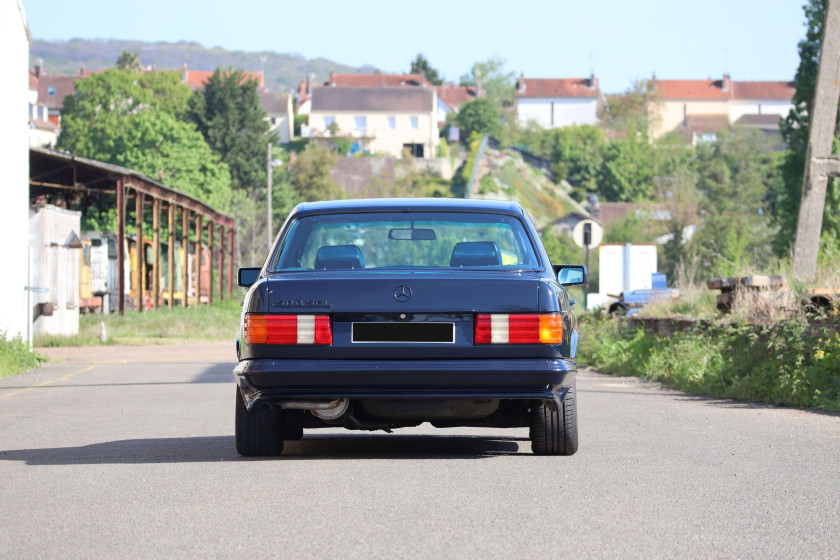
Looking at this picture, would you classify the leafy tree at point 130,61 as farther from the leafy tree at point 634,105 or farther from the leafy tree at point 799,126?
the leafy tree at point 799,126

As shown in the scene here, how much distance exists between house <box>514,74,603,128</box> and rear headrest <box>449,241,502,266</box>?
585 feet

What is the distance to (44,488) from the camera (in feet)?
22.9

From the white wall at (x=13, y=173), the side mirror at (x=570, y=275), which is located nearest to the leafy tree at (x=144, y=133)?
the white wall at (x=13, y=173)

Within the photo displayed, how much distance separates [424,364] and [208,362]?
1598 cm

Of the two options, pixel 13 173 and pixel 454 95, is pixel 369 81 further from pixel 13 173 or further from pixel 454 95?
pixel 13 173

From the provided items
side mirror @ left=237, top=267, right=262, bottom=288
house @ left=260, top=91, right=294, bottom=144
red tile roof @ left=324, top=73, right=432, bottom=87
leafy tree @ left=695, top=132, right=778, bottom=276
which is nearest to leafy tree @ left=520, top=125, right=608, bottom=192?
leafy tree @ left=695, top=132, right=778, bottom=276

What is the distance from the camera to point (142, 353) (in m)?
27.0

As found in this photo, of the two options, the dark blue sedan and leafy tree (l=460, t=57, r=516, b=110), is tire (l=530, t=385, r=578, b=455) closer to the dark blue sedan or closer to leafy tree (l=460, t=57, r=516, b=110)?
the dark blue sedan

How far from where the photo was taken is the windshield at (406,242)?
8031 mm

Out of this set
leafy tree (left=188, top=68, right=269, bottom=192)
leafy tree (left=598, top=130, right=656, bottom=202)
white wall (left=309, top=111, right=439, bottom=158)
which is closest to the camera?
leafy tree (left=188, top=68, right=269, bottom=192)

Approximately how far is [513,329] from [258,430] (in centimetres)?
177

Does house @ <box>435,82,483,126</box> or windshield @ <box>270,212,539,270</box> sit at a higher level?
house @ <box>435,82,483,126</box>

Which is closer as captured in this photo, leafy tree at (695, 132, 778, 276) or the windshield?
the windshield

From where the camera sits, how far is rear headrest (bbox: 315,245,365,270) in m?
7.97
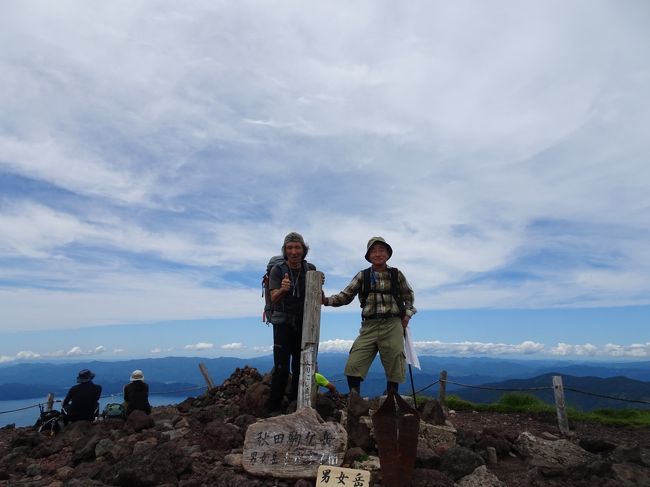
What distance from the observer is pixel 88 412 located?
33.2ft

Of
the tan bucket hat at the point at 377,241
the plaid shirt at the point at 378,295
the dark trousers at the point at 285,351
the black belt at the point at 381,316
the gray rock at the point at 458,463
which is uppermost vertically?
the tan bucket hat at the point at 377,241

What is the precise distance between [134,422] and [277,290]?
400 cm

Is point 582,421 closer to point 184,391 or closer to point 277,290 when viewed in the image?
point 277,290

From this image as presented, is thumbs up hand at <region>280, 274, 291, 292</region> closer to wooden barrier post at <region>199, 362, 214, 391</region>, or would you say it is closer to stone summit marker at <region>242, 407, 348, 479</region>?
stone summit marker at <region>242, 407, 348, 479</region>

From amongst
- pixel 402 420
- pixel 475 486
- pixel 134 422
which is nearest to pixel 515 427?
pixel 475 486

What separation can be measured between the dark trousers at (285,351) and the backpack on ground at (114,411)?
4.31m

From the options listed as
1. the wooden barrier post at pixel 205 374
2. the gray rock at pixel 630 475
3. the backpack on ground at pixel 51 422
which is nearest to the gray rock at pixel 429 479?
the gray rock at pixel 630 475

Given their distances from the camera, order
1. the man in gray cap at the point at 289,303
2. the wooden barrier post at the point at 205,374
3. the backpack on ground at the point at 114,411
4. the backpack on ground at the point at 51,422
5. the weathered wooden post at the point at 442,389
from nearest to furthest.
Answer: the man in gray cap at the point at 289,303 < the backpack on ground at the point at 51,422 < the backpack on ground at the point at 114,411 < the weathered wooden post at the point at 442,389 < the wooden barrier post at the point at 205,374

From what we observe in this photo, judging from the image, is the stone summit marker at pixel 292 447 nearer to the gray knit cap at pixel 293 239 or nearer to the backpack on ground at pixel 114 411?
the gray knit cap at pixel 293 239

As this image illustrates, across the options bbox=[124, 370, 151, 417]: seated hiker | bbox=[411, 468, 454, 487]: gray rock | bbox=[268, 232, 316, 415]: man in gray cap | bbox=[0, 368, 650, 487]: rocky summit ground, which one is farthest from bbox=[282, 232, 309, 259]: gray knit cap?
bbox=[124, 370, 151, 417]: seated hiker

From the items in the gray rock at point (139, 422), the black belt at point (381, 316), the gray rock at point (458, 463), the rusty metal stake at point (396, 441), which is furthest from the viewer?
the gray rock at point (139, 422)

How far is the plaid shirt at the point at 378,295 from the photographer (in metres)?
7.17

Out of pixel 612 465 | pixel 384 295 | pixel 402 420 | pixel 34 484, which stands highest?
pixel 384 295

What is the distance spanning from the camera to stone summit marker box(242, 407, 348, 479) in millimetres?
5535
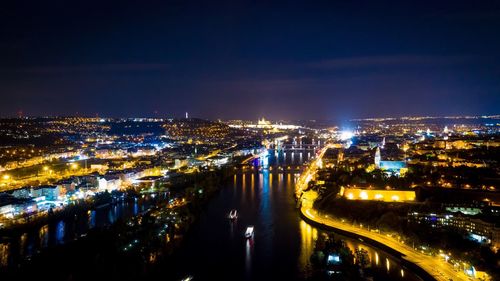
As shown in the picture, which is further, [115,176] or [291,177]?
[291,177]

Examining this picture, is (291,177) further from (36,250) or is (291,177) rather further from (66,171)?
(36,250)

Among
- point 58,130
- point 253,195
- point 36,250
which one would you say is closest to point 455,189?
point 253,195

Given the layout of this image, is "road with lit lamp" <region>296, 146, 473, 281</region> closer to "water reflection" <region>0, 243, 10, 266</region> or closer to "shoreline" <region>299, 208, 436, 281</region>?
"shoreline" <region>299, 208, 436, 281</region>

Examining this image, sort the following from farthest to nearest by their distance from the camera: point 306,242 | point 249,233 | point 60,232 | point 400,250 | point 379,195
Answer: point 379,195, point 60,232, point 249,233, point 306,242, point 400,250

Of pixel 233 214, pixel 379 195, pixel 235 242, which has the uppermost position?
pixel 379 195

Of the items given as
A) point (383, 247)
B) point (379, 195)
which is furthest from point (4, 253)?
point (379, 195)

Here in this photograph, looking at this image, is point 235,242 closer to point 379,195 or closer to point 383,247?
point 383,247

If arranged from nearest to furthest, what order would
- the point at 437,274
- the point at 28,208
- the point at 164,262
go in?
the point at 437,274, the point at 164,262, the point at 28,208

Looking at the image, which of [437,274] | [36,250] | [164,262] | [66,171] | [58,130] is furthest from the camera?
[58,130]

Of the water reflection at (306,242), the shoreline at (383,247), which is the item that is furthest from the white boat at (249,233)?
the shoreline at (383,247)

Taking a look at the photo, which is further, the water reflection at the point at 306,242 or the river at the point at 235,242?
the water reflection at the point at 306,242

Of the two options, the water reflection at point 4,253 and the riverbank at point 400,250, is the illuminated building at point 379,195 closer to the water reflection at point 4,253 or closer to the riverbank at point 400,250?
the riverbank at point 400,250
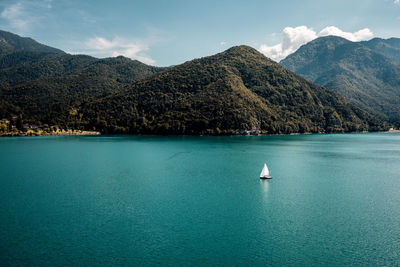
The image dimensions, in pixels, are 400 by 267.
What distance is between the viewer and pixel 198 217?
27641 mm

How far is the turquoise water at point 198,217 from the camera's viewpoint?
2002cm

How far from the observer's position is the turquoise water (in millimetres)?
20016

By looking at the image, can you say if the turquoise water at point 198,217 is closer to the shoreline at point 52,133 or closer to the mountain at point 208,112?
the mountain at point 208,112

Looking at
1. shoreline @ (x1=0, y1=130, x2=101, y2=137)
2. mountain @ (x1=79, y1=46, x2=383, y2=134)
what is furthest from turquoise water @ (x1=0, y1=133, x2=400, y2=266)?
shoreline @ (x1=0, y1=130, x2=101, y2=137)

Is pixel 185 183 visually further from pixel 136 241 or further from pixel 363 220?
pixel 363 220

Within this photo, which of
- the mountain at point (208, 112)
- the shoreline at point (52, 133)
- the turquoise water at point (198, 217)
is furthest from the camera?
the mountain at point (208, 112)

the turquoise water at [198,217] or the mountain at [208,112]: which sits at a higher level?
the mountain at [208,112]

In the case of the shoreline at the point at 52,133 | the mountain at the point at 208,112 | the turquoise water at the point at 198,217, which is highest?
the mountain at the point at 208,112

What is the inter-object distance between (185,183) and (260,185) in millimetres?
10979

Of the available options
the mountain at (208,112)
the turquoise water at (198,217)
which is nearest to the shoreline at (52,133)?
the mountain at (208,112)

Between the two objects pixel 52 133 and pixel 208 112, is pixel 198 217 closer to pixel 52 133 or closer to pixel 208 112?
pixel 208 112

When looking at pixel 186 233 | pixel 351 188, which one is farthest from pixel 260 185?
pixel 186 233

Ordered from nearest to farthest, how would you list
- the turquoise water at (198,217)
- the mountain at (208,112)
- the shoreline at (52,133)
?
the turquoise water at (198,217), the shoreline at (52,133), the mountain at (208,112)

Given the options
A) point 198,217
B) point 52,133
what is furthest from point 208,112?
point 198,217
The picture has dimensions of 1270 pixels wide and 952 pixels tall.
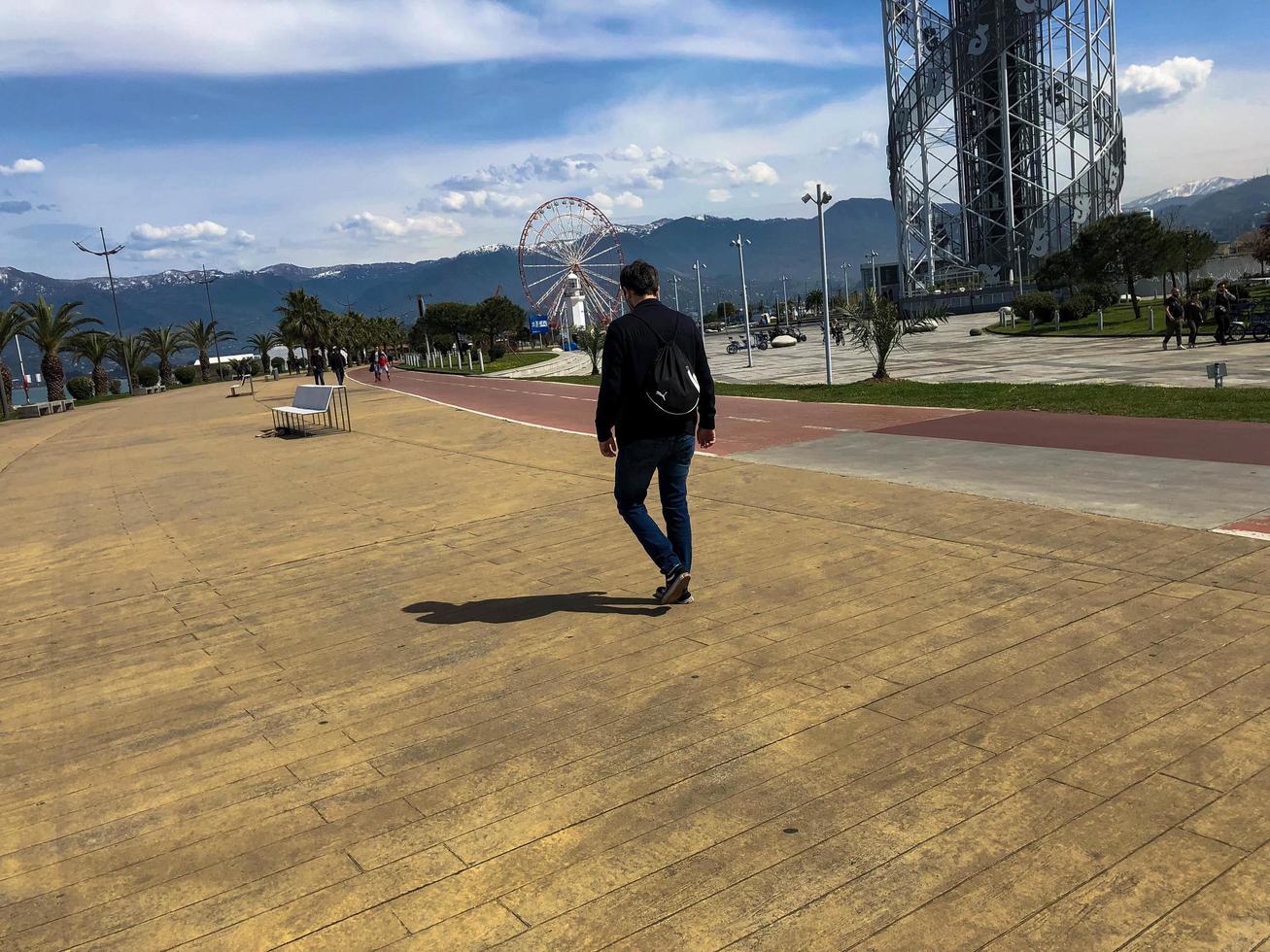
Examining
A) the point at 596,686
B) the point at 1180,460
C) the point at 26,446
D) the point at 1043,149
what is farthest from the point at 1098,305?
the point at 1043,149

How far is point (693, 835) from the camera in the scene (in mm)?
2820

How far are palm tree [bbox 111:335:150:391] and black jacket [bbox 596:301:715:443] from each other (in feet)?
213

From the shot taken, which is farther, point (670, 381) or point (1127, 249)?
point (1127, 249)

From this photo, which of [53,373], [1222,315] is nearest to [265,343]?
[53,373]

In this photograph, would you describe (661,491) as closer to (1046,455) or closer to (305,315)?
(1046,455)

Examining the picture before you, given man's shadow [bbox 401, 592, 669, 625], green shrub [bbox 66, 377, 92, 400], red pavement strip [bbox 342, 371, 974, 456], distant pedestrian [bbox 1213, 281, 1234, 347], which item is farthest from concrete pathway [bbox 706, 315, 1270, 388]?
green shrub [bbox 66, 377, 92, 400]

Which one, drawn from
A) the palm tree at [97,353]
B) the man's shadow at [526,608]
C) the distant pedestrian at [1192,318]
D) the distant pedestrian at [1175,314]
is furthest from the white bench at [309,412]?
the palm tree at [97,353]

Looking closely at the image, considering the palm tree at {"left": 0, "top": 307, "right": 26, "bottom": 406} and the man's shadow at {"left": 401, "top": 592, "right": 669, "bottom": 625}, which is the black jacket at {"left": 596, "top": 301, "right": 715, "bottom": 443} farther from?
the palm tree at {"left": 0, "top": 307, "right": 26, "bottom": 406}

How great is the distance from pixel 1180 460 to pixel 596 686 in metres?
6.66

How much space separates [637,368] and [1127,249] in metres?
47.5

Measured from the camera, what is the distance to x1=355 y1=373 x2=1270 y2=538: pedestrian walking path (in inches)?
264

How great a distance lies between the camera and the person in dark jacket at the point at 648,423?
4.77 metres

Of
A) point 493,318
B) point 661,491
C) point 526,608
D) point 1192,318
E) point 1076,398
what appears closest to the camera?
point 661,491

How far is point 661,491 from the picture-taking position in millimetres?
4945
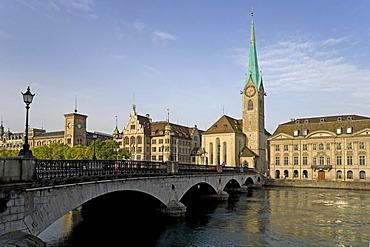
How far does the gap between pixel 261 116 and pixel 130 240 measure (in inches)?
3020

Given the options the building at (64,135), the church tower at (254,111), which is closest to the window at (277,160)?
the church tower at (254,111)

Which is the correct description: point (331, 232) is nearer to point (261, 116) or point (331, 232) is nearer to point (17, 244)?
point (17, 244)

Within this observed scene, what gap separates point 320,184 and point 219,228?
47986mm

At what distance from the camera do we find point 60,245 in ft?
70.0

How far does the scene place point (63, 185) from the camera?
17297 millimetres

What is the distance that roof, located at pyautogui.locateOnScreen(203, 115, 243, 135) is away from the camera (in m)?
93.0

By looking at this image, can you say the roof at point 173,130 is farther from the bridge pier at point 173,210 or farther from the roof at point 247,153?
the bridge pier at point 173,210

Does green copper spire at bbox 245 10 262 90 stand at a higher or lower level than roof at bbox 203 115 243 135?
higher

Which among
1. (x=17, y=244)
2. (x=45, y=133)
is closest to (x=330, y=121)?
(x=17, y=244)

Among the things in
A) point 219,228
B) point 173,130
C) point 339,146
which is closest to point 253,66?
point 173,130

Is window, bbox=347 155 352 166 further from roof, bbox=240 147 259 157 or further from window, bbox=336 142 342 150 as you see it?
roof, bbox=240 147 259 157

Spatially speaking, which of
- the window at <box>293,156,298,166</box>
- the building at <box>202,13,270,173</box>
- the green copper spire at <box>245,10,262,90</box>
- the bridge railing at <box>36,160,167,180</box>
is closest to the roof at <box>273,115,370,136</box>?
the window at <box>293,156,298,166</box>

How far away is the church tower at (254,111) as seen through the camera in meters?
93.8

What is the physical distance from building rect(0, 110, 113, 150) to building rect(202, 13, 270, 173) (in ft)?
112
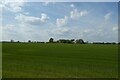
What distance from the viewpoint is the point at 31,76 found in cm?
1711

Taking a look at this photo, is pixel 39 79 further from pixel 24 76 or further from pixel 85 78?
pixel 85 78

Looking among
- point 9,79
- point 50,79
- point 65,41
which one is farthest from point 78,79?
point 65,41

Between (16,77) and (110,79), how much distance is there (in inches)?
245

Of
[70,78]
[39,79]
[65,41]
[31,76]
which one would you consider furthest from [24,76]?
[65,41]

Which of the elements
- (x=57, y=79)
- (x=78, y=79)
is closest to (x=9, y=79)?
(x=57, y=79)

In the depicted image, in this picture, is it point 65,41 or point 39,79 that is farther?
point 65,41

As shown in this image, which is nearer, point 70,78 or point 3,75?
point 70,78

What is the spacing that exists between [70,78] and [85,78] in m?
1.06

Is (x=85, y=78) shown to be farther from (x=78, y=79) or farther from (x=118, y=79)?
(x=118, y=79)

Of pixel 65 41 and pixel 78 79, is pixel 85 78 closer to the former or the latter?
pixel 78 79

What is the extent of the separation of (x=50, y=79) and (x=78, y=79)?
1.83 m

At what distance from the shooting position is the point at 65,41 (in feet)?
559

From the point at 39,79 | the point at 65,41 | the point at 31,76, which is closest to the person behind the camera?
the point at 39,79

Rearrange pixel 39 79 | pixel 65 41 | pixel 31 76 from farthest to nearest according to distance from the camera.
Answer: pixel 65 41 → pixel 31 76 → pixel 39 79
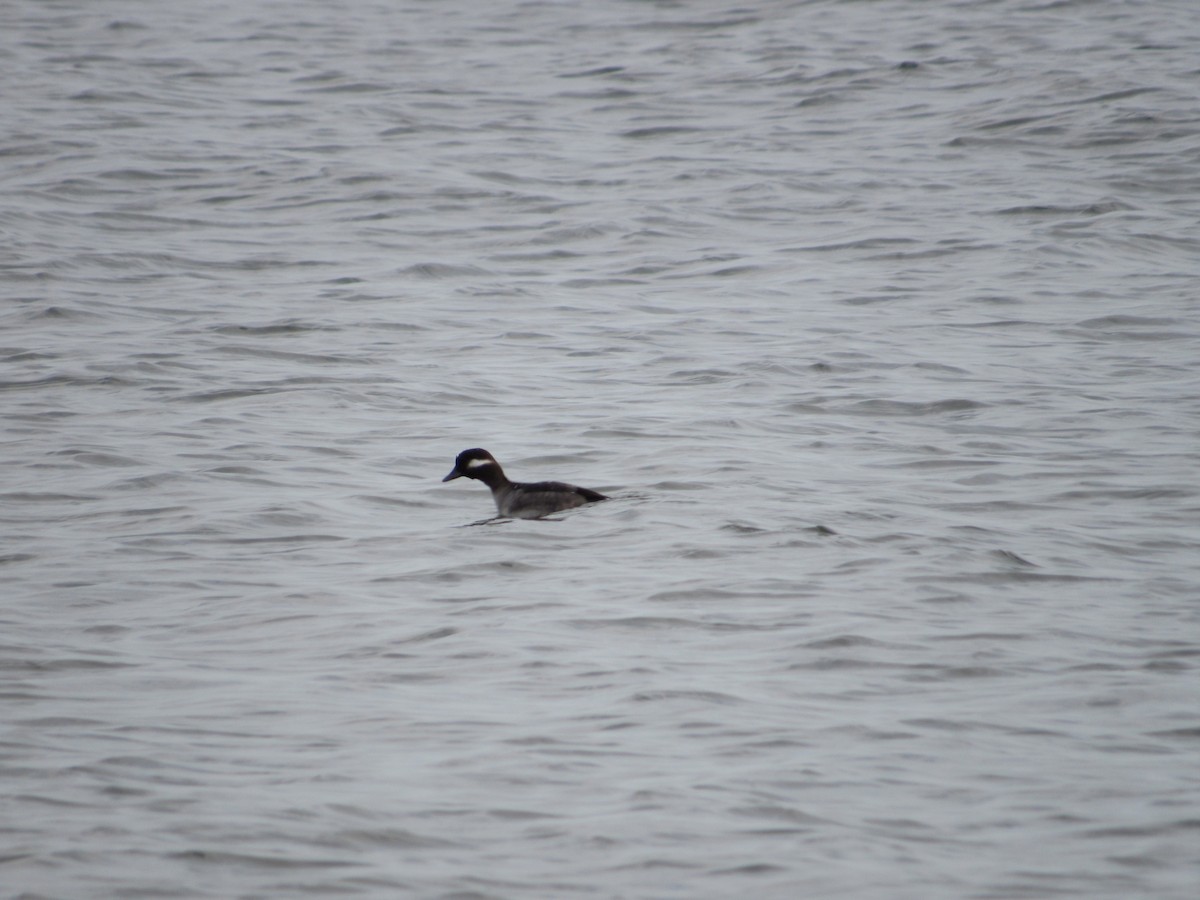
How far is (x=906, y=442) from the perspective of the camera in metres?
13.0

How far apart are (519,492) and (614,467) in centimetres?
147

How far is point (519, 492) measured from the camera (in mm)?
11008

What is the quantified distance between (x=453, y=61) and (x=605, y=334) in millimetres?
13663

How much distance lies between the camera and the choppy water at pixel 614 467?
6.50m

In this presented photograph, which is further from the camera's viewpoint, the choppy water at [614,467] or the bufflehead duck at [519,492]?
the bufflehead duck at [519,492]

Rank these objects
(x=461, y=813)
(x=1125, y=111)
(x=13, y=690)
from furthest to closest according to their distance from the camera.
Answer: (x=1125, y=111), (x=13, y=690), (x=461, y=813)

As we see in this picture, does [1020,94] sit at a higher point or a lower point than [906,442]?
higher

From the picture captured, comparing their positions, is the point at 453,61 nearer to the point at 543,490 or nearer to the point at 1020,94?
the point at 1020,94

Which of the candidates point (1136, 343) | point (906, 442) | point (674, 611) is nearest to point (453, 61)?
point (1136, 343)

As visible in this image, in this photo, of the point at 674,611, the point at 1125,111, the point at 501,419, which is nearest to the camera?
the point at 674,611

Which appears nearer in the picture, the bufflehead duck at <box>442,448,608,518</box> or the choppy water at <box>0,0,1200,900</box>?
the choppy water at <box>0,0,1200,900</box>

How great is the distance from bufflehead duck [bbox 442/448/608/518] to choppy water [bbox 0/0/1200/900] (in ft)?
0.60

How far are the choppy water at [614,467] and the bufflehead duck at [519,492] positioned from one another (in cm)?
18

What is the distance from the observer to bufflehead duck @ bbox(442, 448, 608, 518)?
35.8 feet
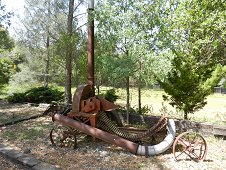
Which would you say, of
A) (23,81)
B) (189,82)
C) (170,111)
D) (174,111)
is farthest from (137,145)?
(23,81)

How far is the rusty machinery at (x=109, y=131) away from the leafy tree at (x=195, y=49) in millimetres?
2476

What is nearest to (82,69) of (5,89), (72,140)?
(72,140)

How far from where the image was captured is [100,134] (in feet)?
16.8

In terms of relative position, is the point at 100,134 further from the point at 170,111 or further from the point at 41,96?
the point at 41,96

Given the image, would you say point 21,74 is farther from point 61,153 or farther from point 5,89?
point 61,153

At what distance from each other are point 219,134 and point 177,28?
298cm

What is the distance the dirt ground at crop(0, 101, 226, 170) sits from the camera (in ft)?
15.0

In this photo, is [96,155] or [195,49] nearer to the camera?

(Task prompt) Reproduce the material above exactly, but only from the line with "Which of the candidates" through its last line, leaving pictures out.

(Task output)
Which of the candidates point (1136, 343) | point (906, 442) | point (674, 611) is nearest to point (453, 61)?
point (1136, 343)

As visible in this image, in this photo, of the point at 674,611, the point at 1125,111, the point at 501,419, which is nearest to the camera?
the point at 674,611

Which appears nearer in the picture, the bufflehead duck at <box>442,448,608,518</box> or the choppy water at <box>0,0,1200,900</box>?
the choppy water at <box>0,0,1200,900</box>

How great is the distance from bufflehead duck [bbox 442/448/608/518] to choppy water [bbox 0/0/1200/900] (in ft)?
0.60

How far are the choppy water at [614,467] and the bufflehead duck at [519,492] positioned from one another (in cm)?
18

What is the distance from the observer to bufflehead duck @ bbox(442, 448, 608, 518)?
35.8 feet
Which would you say, of
A) (23,81)
B) (189,82)
C) (170,111)
D) (174,111)
is farthest from (137,145)?
(23,81)

How far is the rusty machinery at (x=109, y=131) away from the leafy tree at (x=195, y=49) in millimetres?
2476

What is nearest to (82,69) of (5,89), (72,140)?
(72,140)

How far from where the image was captured is [100,134] (in feet)?
16.8

In terms of relative position, is the point at 100,134 further from the point at 170,111 or further from the point at 41,96?
the point at 41,96

Given the image, would you say point 21,74 is farther from point 61,153 or farther from point 5,89?
point 61,153

At what distance from each other are point 219,134 and point 177,28?
298cm

What is the distance the dirt ground at crop(0, 101, 226, 170) sits from the camera (in ft)?
15.0

In this photo, is [96,155] or [195,49] nearer to the camera?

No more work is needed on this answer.